[Collected data entries]
-- BEGIN --
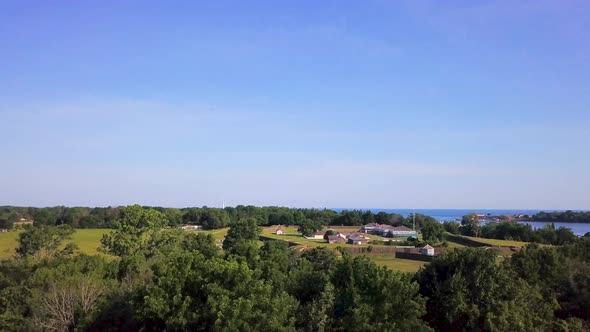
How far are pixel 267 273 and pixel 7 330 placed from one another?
46.8 ft

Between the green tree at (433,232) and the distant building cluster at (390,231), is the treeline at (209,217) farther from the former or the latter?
the green tree at (433,232)

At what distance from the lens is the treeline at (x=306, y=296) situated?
72.7ft

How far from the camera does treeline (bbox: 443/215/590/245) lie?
74438 mm

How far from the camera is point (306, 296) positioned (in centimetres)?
2630

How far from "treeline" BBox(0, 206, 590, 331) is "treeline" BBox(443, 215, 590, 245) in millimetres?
39896

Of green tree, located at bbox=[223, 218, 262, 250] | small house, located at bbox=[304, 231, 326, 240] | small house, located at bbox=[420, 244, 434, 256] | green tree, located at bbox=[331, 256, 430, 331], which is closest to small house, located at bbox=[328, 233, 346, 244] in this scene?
small house, located at bbox=[304, 231, 326, 240]

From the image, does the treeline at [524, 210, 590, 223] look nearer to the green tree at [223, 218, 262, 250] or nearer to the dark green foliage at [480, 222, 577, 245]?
the dark green foliage at [480, 222, 577, 245]

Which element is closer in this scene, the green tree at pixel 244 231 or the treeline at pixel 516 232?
the green tree at pixel 244 231

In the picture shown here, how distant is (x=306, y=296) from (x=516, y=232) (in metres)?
70.2

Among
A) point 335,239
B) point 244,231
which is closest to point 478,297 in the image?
point 244,231

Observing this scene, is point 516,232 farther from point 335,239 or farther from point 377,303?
point 377,303

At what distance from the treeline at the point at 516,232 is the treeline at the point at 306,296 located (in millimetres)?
39896

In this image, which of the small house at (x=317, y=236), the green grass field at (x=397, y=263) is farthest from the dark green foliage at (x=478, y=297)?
the small house at (x=317, y=236)

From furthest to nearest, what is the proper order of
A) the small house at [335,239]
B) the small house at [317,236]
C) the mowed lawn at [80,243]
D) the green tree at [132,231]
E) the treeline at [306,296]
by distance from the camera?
the small house at [317,236] < the small house at [335,239] < the mowed lawn at [80,243] < the green tree at [132,231] < the treeline at [306,296]
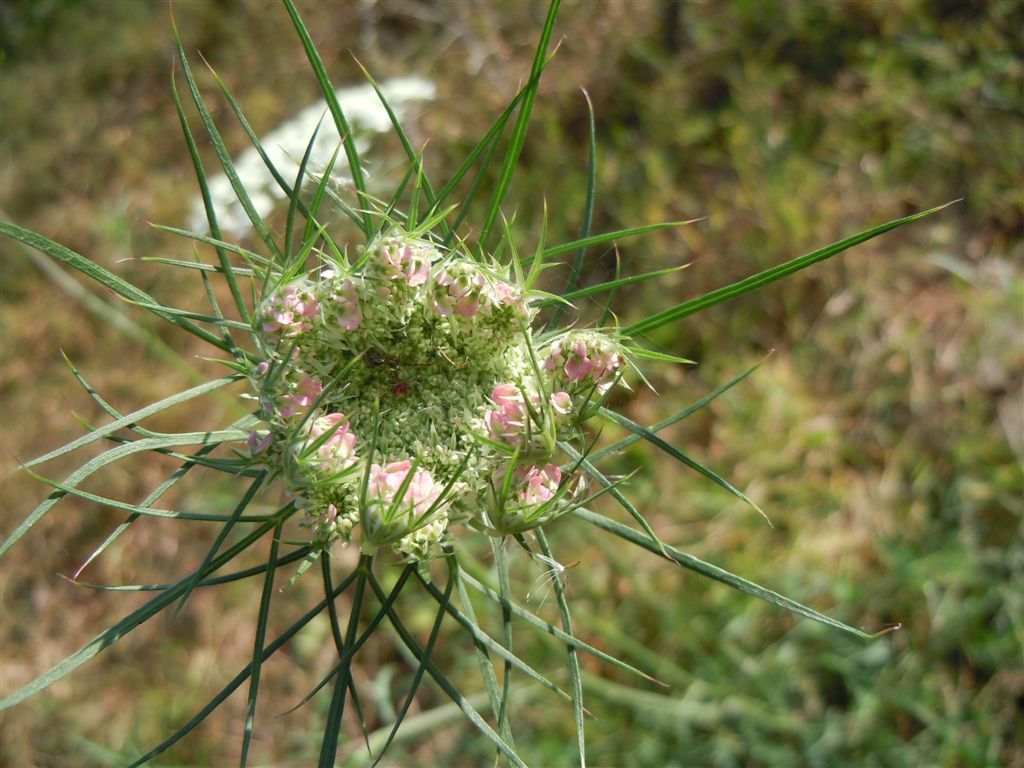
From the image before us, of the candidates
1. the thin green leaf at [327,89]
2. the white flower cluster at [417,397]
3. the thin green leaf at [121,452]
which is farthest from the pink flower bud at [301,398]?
-- END --
#### Problem
Reproduce verbatim the lines of the listing from the line containing "In this image, which" up to and including the line containing "the small house at [317,236] <".

#### Solution for this problem
In this image, which of the small house at (x=317, y=236), the green grass field at (x=397, y=263) is farthest from the dark green foliage at (x=478, y=297)?
the small house at (x=317, y=236)

From furthest to nearest, what is the proper order of
A) the small house at [335,239]
B) the small house at [317,236]
C) the mowed lawn at [80,243]
D) the green tree at [132,231]
E) the treeline at [306,296]
by distance from the camera?
the small house at [317,236] < the small house at [335,239] < the mowed lawn at [80,243] < the green tree at [132,231] < the treeline at [306,296]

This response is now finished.